**Aim:** Output the material from the line containing "Observing the photo, is" through the end of the material as a CSV with the columns text and answer, one row per entry. Put each value in its own quoted field and replace any line breaks with spaces.

-- begin --

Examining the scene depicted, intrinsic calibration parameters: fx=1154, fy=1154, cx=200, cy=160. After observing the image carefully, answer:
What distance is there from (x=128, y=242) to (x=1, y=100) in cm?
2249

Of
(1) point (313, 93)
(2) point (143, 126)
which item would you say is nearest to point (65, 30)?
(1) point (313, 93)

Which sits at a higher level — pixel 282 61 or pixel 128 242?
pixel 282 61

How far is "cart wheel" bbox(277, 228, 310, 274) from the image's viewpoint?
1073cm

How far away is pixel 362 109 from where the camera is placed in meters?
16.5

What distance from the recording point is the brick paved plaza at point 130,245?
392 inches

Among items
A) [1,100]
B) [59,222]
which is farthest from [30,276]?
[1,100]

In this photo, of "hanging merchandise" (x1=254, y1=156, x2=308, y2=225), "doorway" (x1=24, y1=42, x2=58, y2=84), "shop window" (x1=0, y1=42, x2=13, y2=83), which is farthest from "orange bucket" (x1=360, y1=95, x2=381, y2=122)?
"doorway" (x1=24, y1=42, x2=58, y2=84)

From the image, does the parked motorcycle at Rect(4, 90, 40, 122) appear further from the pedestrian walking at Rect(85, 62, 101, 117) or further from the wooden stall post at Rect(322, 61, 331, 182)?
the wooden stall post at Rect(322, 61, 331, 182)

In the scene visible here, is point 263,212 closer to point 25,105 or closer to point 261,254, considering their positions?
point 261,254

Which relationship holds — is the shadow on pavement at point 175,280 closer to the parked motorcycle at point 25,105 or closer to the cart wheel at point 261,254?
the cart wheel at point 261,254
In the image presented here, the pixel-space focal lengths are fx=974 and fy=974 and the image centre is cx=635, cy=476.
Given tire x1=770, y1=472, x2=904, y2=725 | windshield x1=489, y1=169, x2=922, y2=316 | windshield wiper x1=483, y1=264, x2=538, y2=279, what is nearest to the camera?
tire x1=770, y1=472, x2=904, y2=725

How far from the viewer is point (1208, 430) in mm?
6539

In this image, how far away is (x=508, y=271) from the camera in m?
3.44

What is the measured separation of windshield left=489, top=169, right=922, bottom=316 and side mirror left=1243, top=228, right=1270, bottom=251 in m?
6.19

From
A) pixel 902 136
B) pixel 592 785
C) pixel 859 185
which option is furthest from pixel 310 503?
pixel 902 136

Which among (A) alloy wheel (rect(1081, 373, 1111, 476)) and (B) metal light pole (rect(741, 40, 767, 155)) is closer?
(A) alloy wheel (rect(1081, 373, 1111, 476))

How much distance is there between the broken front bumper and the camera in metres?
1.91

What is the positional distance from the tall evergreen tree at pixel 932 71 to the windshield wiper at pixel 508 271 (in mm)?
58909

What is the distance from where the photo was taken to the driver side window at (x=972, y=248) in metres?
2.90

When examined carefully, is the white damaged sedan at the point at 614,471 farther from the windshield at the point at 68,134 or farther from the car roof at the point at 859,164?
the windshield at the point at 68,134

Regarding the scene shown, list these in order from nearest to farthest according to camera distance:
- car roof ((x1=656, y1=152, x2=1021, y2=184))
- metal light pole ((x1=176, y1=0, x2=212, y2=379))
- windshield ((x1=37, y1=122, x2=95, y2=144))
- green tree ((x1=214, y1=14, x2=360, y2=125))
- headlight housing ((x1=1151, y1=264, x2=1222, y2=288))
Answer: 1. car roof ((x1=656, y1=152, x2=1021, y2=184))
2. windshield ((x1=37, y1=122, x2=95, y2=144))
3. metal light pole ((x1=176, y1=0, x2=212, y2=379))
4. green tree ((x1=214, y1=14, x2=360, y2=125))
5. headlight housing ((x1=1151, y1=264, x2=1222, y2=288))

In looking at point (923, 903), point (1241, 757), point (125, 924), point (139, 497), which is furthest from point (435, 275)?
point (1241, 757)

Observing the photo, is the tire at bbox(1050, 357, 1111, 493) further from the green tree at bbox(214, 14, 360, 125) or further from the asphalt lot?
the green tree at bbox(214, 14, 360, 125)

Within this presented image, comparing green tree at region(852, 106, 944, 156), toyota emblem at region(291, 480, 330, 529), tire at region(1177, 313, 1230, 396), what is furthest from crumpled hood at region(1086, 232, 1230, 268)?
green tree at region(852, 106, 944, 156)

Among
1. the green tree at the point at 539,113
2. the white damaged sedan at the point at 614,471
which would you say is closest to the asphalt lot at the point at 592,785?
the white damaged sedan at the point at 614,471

-- end --

**Answer to this task:**
text,answer
"Observing the photo, is the tire at bbox(1050, 357, 1111, 493) further from the green tree at bbox(214, 14, 360, 125) or further from the asphalt lot?","the green tree at bbox(214, 14, 360, 125)"
"Within this presented image, comparing green tree at region(852, 106, 944, 156), toyota emblem at region(291, 480, 330, 529), tire at region(1177, 313, 1230, 396), what is furthest from crumpled hood at region(1086, 232, 1230, 268)?","green tree at region(852, 106, 944, 156)"
"Among 1. the green tree at the point at 539,113 2. the white damaged sedan at the point at 614,471 which would you say is closest to the asphalt lot at the point at 592,785?","the white damaged sedan at the point at 614,471"